Little else is clear. Attempts to craft a new constitution have stalled. No one knows how power will be divided between the president and parliament, dominated by Islamists.
The military, wary of Islamists and jealous of its own power, perks and privileges, may step back from day-to-day affairs but is likely to seek an as-yet undefined political role, seeing itself as the paternal guardian of the state.
The generals effectively removed Mubarak to safeguard the system, not to promote revolutionary change. So far reform has not touched that system’s main pillars – the military, the judiciary, the police, security and intelligence agencies.
“We have not had regime change in Egypt, only change within the regime, with a lot of street noise outside,” said Robert Springborg, a professor at the Naval Postgraduate School in Monterey, California, and a specialist on the Egyptian military.
Mubarak may be gone, but his legacy lingers.
Then vice-president, he was catapulted into office in October 1981 after surviving the gunfire from Islamist army soldiers who assassinated his predecessor, Anwar Sadat.
He brought calm and kept Egypt at peace for 30 years, crushing an armed Islamist rebellion in the 1990s, until political and economic frustrations with his stagnant rule boiled over in the cauldron of Cairo’s Tahrir Square, where wild rejoicing greeted his departure on Feb. 11, 2011.
Many compare Mubarak to his predecessors – Sadat, who made peace with Israel and forged an alliance with the United States, and Gamal Abdel Nasser, an Arab nationalist who once inspired those fighting colonial powers in the Arab world and beyond.
“Sadat was exceptional in his intelligence, Nasser in his charisma. Mubarak was half-talented at everything and had no exceptional quality,” said Ayman Nour, who ran in a 2005 election against Mubarak and was later jailed for his pains.
“Mubarak had the kind of tyranny that is typical of half-democracies,” the 47-year-old lawyer told Reuters. “He was a tyrant under the umbrella of the law.”

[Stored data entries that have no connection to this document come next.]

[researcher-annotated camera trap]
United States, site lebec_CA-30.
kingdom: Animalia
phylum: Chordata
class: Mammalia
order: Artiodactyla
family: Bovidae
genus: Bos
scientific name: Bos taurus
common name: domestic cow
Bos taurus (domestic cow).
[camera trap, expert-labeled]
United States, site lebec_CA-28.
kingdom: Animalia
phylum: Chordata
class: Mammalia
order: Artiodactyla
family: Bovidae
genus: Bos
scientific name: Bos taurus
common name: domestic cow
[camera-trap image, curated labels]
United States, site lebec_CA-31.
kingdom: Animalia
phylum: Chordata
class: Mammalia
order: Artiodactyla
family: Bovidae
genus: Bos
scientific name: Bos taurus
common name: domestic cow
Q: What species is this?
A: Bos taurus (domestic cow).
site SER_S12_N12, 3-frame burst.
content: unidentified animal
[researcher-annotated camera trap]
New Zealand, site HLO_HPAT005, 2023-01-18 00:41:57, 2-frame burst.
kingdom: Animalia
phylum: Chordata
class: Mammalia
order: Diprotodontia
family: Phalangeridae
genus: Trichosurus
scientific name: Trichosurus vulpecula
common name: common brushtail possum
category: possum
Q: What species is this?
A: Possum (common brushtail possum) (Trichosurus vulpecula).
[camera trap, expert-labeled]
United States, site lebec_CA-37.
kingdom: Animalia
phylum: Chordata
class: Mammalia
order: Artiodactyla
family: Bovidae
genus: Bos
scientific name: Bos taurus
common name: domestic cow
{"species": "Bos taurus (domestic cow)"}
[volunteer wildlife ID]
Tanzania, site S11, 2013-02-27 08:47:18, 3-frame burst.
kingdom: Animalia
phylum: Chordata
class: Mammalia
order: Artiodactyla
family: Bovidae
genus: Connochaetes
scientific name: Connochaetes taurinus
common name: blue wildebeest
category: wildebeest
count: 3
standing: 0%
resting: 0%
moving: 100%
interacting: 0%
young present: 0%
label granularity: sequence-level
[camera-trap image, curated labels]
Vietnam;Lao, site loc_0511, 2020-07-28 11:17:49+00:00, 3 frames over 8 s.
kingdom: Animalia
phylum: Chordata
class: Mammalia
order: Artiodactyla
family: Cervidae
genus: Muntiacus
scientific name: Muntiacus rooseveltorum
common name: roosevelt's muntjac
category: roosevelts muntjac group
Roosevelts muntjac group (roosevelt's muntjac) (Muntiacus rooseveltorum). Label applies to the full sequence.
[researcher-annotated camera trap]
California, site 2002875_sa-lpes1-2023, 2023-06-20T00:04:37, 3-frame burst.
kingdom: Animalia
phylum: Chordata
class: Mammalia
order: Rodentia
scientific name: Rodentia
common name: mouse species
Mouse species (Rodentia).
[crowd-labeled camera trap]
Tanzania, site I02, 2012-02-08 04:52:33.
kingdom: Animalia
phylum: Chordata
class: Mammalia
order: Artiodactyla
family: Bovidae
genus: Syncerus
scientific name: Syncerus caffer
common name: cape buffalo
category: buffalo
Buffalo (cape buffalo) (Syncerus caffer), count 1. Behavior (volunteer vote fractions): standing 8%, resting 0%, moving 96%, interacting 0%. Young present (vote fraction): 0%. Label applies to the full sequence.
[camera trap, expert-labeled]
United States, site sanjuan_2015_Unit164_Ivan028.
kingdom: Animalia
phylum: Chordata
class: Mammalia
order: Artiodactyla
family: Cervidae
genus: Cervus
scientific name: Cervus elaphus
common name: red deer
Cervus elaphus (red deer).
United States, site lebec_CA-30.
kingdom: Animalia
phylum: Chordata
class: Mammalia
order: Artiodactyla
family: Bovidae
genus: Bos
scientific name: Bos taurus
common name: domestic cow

That did not stand in the way of Mubarak’s friendship with the West, which valued him for upholding Sadat’s 1979 peace treaty with Israel, deeply unpopular with many Egyptians.
He was also a close ally of Saudi Arabia, which was dismayed at Washington’s failure to prevent the fall of a pillar of a U.S. regional political and security order that included Egypt and conservative Arab monarchies from Morocco to the Gulf.
“Without Mubarak, it will be harder for the United States to do the things it has done in the past,” said Steven Cook, a Middle East expert at Washington’s Council on Foreign Relations.
U.S.-Egyptian relations have become tetchier since Mubarak’s ouster, but military aid and cooperation continue, as does the treaty with Israel, although the peace is colder than ever.